Being the daughter of a chimp trainer in the 1950s and ‘60s gave me some special experiences. The best of course, was playing with baby chimpanzees, amd watching dad train them to ride bicycles and ponies. But I got other benefits too.
Who else had a big elephant tooth to show off? Dad brought one home from the zoo, and we put it in a place of honor in our home. (Looking back, I’m not sure why dad got the elephant’s tooth. It looked perfectly fine, no cavities, not even tartar.) Do you want beautiful, almost iridescent, peacock feathers? Just touching them, softly, brought an elegant glamour to a young girl’s dreams. How about snakeskins? Turtle shells? Dad made friends with a lot of people at the Detroit Zoo, and I reaped the rewards.
Best of all, we had THE JAR. Dad kept a huge glass container filled with an assortment of animal fetuses, animal brains, and other sundry animal body parts. The stuff swam in a pool of formaldehyde to keep the tissue from rotting. I took the jar to school for “show and tell” one day (did I have permission? I don’t remember!), and accidently dropped it on the hard floor. I don’t know what was worse… the overpowering stench of chemical, the disgusting sight of tiny animal fetuses sliding along the floor, or the heart-stopping fear of going home and telling dad that I had destroyed his valued collection of animal parts.
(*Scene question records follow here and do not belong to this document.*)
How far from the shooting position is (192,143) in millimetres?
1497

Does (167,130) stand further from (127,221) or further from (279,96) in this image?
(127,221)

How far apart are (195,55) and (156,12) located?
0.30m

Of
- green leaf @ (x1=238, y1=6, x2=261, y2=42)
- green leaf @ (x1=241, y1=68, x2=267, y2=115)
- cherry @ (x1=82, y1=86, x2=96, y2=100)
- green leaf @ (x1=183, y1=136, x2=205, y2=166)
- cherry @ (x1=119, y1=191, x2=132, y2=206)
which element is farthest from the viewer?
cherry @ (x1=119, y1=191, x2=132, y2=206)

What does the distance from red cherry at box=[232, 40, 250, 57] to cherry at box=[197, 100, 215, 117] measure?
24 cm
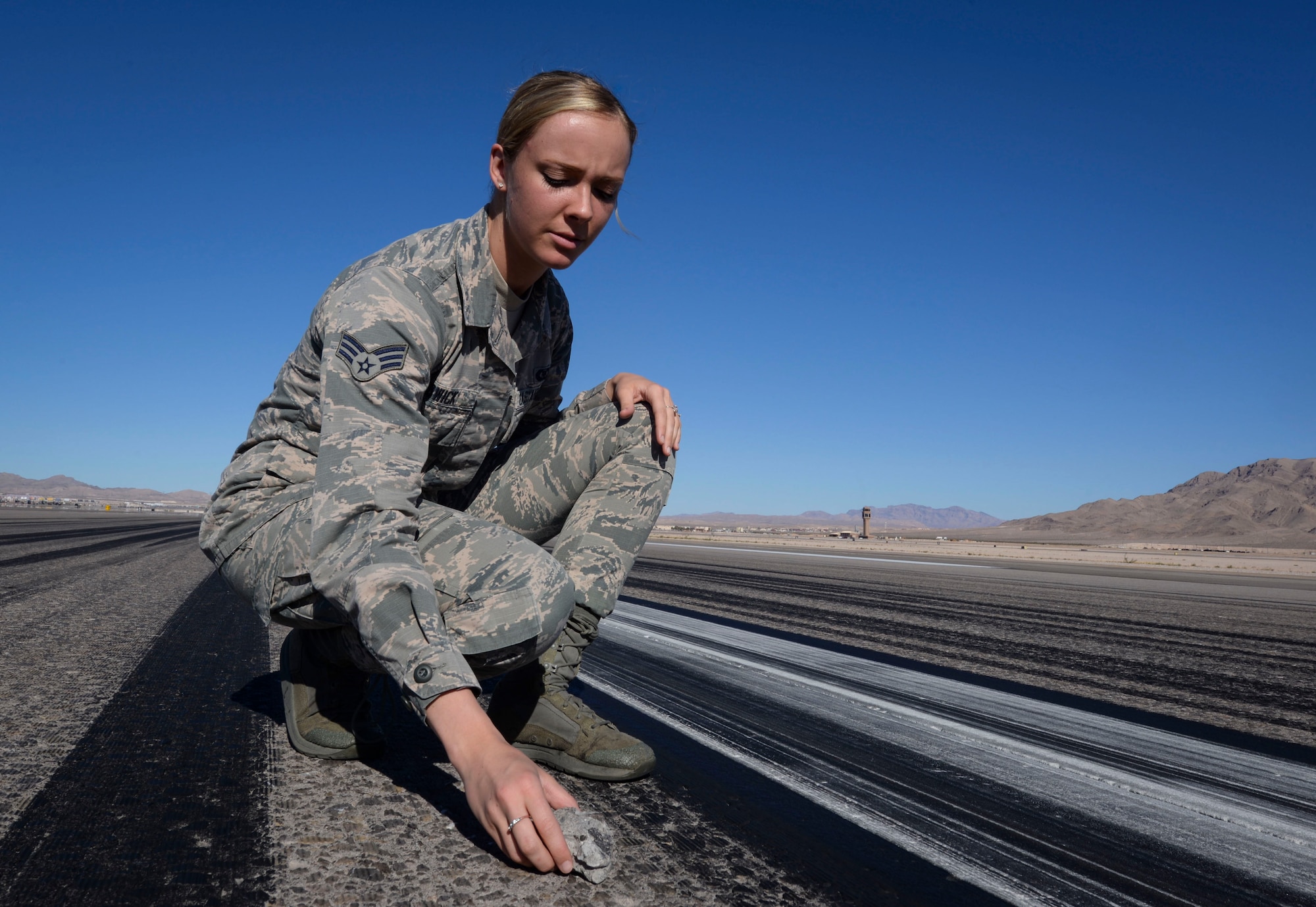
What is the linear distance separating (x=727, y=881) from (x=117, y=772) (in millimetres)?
1229

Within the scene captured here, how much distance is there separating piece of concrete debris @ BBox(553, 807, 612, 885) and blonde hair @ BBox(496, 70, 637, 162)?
1.42m

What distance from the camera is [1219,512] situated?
94312mm

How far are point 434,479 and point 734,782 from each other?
1.11 m

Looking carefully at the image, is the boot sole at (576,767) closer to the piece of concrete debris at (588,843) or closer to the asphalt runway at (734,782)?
the asphalt runway at (734,782)

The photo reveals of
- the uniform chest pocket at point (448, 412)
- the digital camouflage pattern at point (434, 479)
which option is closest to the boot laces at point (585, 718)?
the digital camouflage pattern at point (434, 479)

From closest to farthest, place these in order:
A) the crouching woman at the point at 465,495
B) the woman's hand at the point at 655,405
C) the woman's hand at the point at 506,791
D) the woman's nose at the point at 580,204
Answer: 1. the woman's hand at the point at 506,791
2. the crouching woman at the point at 465,495
3. the woman's nose at the point at 580,204
4. the woman's hand at the point at 655,405

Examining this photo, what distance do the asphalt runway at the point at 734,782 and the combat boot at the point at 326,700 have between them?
60 millimetres

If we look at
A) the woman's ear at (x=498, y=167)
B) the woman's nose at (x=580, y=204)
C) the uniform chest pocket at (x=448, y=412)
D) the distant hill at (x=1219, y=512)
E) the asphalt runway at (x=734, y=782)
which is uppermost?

Walking home from school that day, fear zoomed to the top of the list. It was a feeling I experienced often. I was going to be on the receiving end of dad’s anger, and I never knew if that meant just being screamed at or actually getting hit. To tell the truth, I do not remember what dad’s reaction was that day. I’ve blocked it out. But, to this day, I remember the fear that lurked in the background of my every day as a kid, waiting for the explosion of violence that would inevitably follow mistakes like my jar demolition.
The chimpanzees who dad trained had that same fear, day in and day out, getting slapped and punched ‒ even beaten ‒ for innocent mistakes. And although respectable zoos haven’t “trained” their chimps like that for decades, men like Steve Martin do. Martin, operating as Working Wildlife, owns the chimpanzees that CareerBuilder uses in their ads. The ads are no laughing matter.
Primates ‒ human or chimp ‒ who live with fear every day carry emotional scars for the rest of their lives. My brother’s scars were etched so deep that he had to blow his own head off to stop the pain. Butch, a chimpanzee rescued from Ringling Brothers, Barnum and Bailey circus, looks over his shoulder often, trying to banish his ghosts of abuse. Dr. Hope Ferdowsian found that chimpanzees in research are traumatized and show symptoms of PTSD, much like humans ‒ and I think she would find the same if she studied entertainment chimpanzees.
|Jo Mendi was forced to carry the cane|
he was beat with.
We often hear that people witnessed no abuse when chimpanzees perform. (This footage, showing Tarzan's trainer, is an exception.) Not many people saw the abuse that dad meted out to us kids, either. But, like the fear I lived with every day, the fear that chimp trainers instill in their chimpanzees is all too real. Ever since the 1930s, when a trainer made Detroit Zoo chimpanzee Jo Mendi carry the cane he was beat with, chimp trainers enjoy the challenge of subjugating a young animal. They do it with a pervasive pattern of cruel, demeaning, and aggressive behavior. Chimp trainers get their jollies by intimidating, coercing, hurting, and humiliating the chimp. It is the classic definition of sadism.
These last couple of days I hoped that CareerBuilder would respond to the thousands of people who signed my petition asking the company to not use chimpanzees in their ads anymore. I asked for their answer by Valentine’s Day. But CareerBuilder didn’t even have the courtesy to respond.
Well, guess what? We’re not giving up. We will continue to speak up against the corporatism that imbues CareerBuilder management and marketing with the arrogance to scorn animal lovers and support disgusting businesses like Steve Martin’s.
We will keep our petition on change.org alive until CareerBuilder pledges to stop using chimps in their ads. Then, maybe, Steve Martin’s business will dry up, and we can rescue his chimps… and begin to ease the fear caused by the disgusting and deliberate sadism that goes by the name “chimp trainer.”